Еще одно жесткое посасывание, а потом он садится. Страх немного охлаждает мою кровь при взгляде в его глаза. Спайдер кладет пальцы на второй зажим.
Напрягаясь, я закрываю глаза, стискивая челюсти.
Он разжимает зажим.
Боль пронзает мой сосок, когда кровь снова приливает к нему. Я с шипением откидываю голову назад, вцепляясь в спинку кровати так сильно, что удивляюсь, как мои пальцы не хрустят. Мои глаза слезятся, а грудь тяжело вздымается.
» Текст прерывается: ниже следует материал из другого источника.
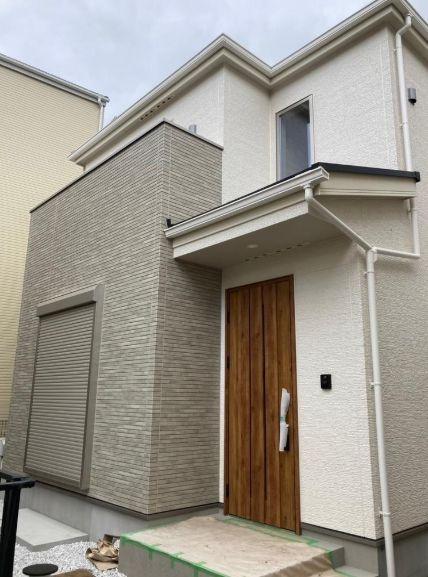 �_�ސ쌧���l�s���J��܊іڒ��̐V�z��ˌ��Ă̌��n�O�ώʐ^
Боже, помоги мне, я хочу сломать ему челюсть за это.
— Блядь, — рычит Спайдер, наклоняя голову, — ты бы видела свои сиськи. Они твердые, как пули. Идеально подходят для моего рта, — он втягивает левый сосок в рот, теребит его, сильно облизывая языком.
Я стону, извиваясь, влажная и ноющая, как всегда, и он одобрительно урчит, снова посасывая и облизывая бугристый бутон.
Никогда я не презирала человека так сильно, как ненавижу его. Никогда еще я так не нуждалась в нем внутри себя, как сейчас.
На этот раз, когда он поднимает голову, его лицо совсем не бесстрастно. Оно все еще пугающе жестоко, но огонь в его глазах пылает так сильно, что, кажется, жар исходит от каждого дюйма его огромного тела.
— Тебя бы возбудило, если бы я присоединился к ним? — он урчит, теперь расстегивая мои джинсы.
— Что? — ошеломленно говорю я, застигнутая врасплох.
— Держу пари, тебе бы понравилось видеть, как я трахаю твою подругу на глазах у парней. Душить ее, пока я буду вколачиваться в ее задницу так, как сейчас собираюсь вколачиваться в тебя.
Я пристально смотрю на него. Не в силах понять, буду ли я больше злиться на него или возбуждаться от того, что он берет Сэм, как дикарь, я крепко сжимаю челюсти, ничего ему не давая. Не давая ему понять, как глубоко ранят его слова.